Working women earn almost three times what their mothers did at the same age about 40 years ago, though most still make less than men at the time when adjusted for inflation, according to a report by Pew Charitable Trusts.
Researchers at the Washington-based nonprofit said the study is the first direct comparison of women in their prime working years, about age 40, with their counterparts a generation ago. Women today work 10 hours more per week and earn $9 more per hour, according to the report released Tuesday.
“These findings emphasize the importance of women’s earnings for family financial security and upward mobility,” Erin Currier, who directs Pew’s economic mobility research, said in a statement. “But given women’s lower wages relative to men, families still don’t fully benefit from their work.”
Today, four times more women are employed full time, according to the report. They work an average of 34 hours per week for $19 an hour, or $34,400 per year, the data show. That’s up from a generation ago, when women worked 24 hours a week for the equivalent of $10 per hour, or $12,500 per year.

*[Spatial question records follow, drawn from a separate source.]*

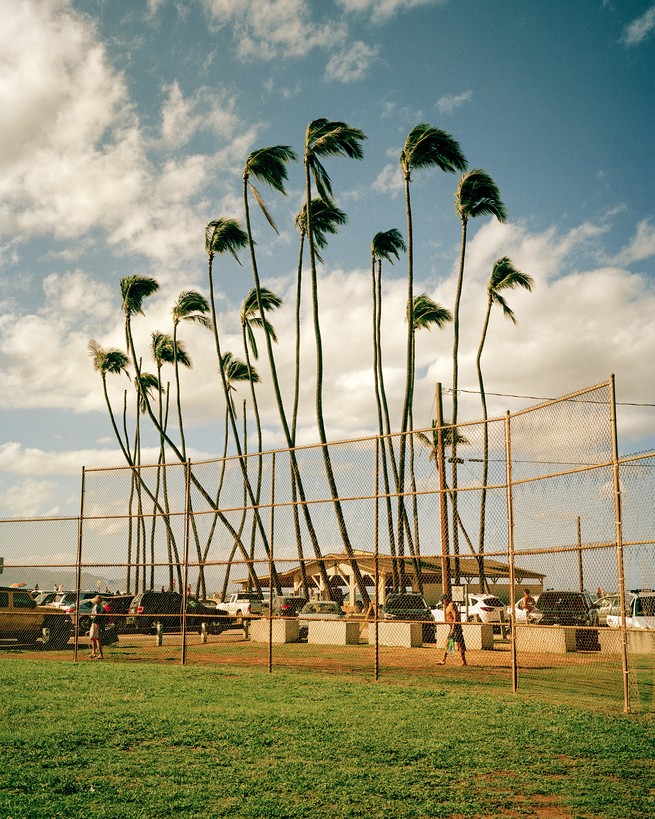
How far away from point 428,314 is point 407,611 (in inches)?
782

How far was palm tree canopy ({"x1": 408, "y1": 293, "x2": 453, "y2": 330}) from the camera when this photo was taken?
38.4m

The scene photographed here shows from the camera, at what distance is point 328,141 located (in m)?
26.5

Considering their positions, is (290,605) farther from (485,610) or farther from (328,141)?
(328,141)

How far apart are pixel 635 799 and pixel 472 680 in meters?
7.93

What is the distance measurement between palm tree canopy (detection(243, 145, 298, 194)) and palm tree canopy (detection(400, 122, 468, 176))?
438 cm

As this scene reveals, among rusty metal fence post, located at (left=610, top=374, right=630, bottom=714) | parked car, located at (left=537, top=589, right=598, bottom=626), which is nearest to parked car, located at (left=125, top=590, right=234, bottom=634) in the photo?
parked car, located at (left=537, top=589, right=598, bottom=626)

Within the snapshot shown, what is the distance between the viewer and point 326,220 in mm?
33062

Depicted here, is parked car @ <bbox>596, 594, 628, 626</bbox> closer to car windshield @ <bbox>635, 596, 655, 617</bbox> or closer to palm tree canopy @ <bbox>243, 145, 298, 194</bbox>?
car windshield @ <bbox>635, 596, 655, 617</bbox>

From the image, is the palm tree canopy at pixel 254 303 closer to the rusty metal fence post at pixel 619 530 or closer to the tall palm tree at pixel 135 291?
the tall palm tree at pixel 135 291

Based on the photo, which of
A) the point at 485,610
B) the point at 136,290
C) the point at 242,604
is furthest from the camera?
the point at 136,290

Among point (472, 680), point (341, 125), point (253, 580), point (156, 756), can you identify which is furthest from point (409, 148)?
point (156, 756)

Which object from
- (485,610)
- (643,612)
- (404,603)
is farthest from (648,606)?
(485,610)

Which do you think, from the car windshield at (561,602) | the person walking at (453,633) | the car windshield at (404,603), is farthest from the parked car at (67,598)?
the car windshield at (561,602)

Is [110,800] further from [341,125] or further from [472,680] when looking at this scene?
[341,125]
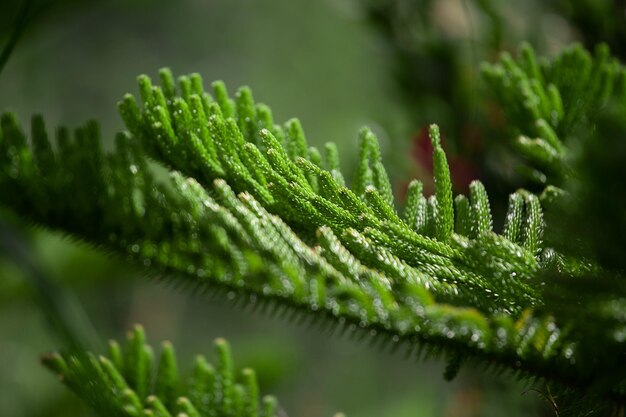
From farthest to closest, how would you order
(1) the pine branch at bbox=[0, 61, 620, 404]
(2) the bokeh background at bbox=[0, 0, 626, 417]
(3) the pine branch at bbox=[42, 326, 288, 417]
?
(2) the bokeh background at bbox=[0, 0, 626, 417] < (3) the pine branch at bbox=[42, 326, 288, 417] < (1) the pine branch at bbox=[0, 61, 620, 404]

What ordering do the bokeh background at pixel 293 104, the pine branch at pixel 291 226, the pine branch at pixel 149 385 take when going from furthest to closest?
the bokeh background at pixel 293 104, the pine branch at pixel 149 385, the pine branch at pixel 291 226

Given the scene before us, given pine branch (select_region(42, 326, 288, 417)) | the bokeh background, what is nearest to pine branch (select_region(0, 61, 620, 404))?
pine branch (select_region(42, 326, 288, 417))

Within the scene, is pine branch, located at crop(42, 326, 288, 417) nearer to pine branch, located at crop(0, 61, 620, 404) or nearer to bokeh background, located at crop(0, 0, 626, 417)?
pine branch, located at crop(0, 61, 620, 404)

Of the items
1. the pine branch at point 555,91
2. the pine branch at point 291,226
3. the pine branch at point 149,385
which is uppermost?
the pine branch at point 555,91

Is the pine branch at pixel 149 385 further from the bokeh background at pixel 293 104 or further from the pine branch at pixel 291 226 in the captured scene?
the bokeh background at pixel 293 104

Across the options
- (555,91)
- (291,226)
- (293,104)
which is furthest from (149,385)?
(293,104)

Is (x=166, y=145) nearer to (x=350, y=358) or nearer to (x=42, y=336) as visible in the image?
(x=42, y=336)

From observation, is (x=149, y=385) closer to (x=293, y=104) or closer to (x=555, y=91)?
(x=555, y=91)

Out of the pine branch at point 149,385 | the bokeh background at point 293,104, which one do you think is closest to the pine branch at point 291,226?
the pine branch at point 149,385

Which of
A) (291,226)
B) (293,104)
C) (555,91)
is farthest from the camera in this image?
(293,104)

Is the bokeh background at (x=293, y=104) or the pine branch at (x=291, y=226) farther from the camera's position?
the bokeh background at (x=293, y=104)
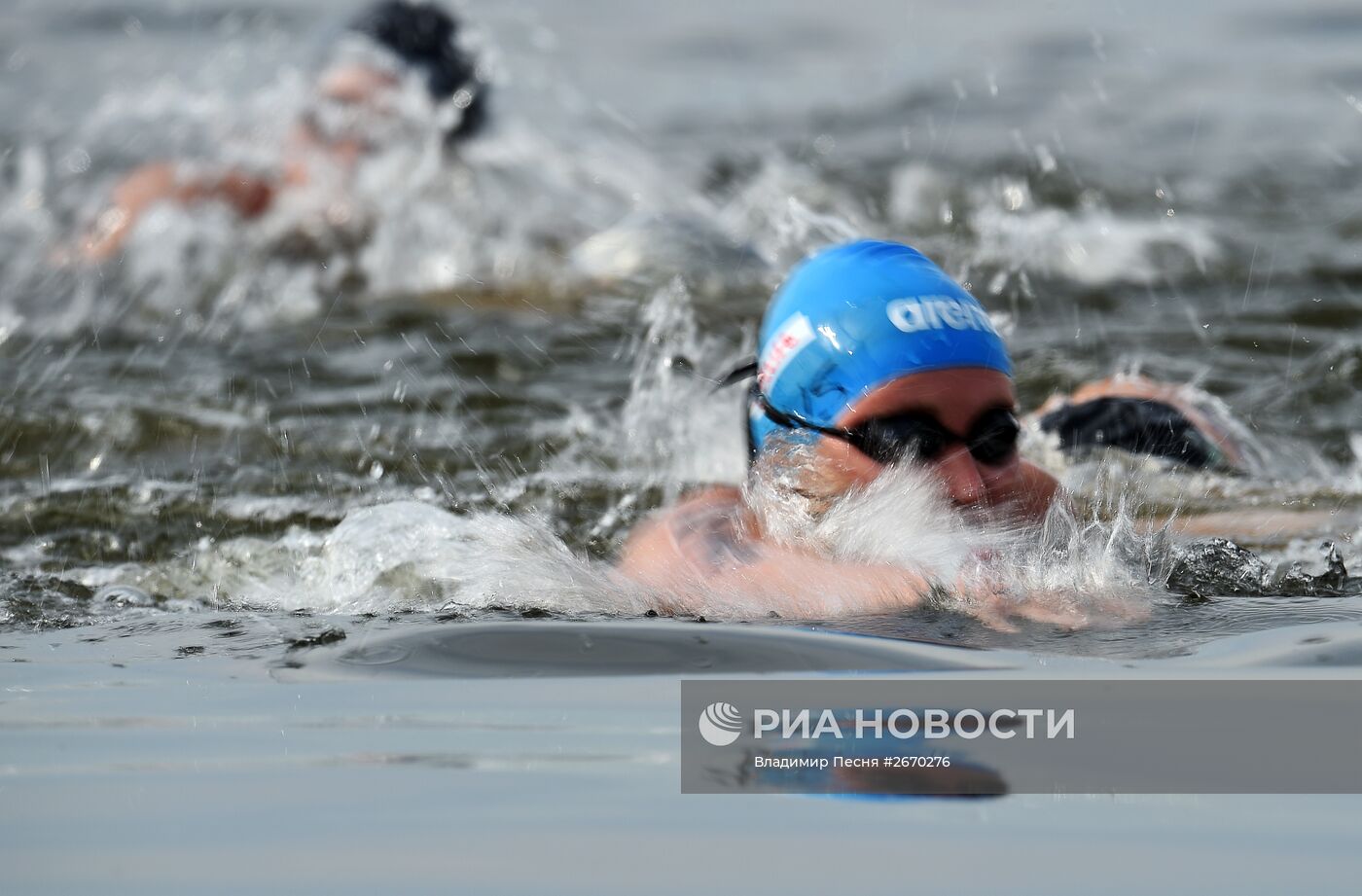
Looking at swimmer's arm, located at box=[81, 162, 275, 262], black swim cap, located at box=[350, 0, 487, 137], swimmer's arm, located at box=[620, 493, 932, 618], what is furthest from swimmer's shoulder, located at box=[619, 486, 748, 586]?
black swim cap, located at box=[350, 0, 487, 137]

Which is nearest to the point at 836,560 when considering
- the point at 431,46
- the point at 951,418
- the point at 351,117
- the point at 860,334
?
the point at 951,418

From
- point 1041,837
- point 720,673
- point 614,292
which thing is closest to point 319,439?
point 614,292

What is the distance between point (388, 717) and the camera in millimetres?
2932

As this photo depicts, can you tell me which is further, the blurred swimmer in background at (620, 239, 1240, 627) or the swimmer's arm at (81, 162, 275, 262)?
the swimmer's arm at (81, 162, 275, 262)

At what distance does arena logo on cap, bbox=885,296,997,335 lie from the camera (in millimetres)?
4160

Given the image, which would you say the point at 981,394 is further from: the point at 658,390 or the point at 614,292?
the point at 614,292

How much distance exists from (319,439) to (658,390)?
1.47 meters

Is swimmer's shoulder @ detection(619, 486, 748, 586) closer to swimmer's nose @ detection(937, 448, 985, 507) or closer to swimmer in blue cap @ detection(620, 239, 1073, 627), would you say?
swimmer in blue cap @ detection(620, 239, 1073, 627)

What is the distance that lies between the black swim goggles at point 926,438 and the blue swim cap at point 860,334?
104 mm

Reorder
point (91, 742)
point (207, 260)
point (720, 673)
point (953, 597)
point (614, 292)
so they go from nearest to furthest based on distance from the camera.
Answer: point (91, 742), point (720, 673), point (953, 597), point (614, 292), point (207, 260)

Forty-seven percent of women today earn more than their fathers did four decades ago, while 70 percent of sons do. Men’s wages remain “the more important contributing factor to higher family income among couples,” according to the report.
The study used income, earnings and wage data, adjusted to 2009 dollars, from the Panel Study of Income Dynamics, conducted by the University of Michigan. Data from 2000 to 2008 was compared with figures from 1968 to 1972.